Now breaking down the pivot even means breaking down what behaviors you need first before trying to teach the pivot. The first thing you need is a tuck sit. What is a tuck sit (another post another video 😉 but quickly it is a sit when the dogs front feet stay in one spot and the butt moves forward towards those feet to sit. The second thing is a kick back stand. A kick back stand is once again the front fee stand still (see a pattern!) and the back legs move out into a standing position. Then the third thing is that the rear end can move with the front feet staying in the same general space. I taught this by doing the stool rear end awareness work.
Now lets put some things together. First can your dog do a tuck sit & a kick back stand in heel position? If not work on that. Use an environmental “prop” to help your dog be correct. An environmental prop is a wall, table or something that gives your dog fewer options to be wrong on position.
I like to take the two sits out of the pivot at first. I’ll add them in once the actual pivot is happening. I will put the dog into heel position standing and work the on the dog “parallel” parking behind me. I will not move my feet. I want to dog to be able to do the behavior without my movement being part of it. Usually the best way to get the parking is using a “big fat lure” (thanks Emelie Vegh Johnson). Put the lure (cookie magnet) on the dogs nose so they can nibble on it – while they are standing. Keep your upper arm attached to your body and with a wrist twist turn their head to the left, I mean really to the left. Click and treat the moment their butt moves right. Continuing doing until their are able to move their butt right all the way behind you and are facing 90 degrees left while you are still facing forward.

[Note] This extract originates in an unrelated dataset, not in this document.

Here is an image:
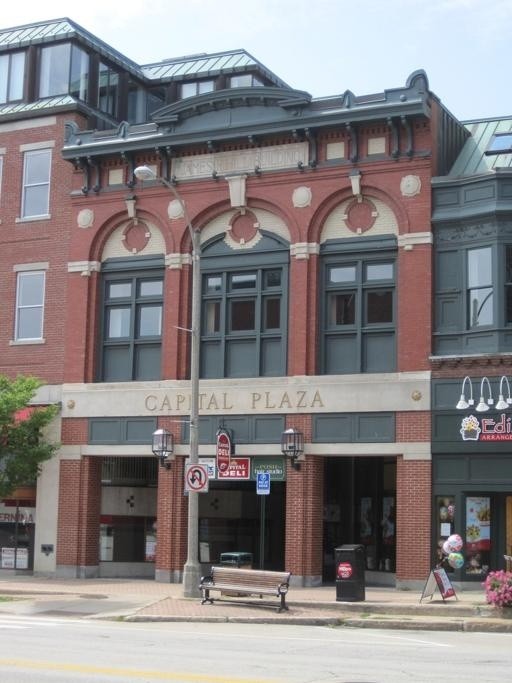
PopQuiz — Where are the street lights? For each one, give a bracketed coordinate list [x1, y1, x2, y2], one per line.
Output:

Now that you have the butt movement part you can actually add the last sit first. That is the “easy” sit. So from a standing position have the dog park behind you with the turning the head left, when they are back there have them sit. This should be a tuck sit so they don’t get out of position. The way you know that they have done a tuck sit is that their mouth/nose should not move much if any off the cookie magnet.
Then the final part for the dog is that you add in the first sit to stand. I actually will cue it as a stand if the dog has a nice solid kick back stand on cue. Then turn, then sit. Notice I still have not moved. I would keep working on these parts without moving until your dog is doing all 3 part smoothly on the cue of your left shoulder going backwards but your feet not moving. Now you have built in a silent double cue (and legal!) that is clear as day to your dog but won’t get you in trouble in the ring.
Now that it is all smooth and being cued off your shoulder you can add your foot work in to the behavior. Remember pivots are pie plates and you better not step off your pie plate.
Here is Miss Rizzo’s start to a pivot. She has all the parts but it is not smooth yet. Notice no cues either verbally or with my body yet.
Enjoy teaching a beautiful left pivot.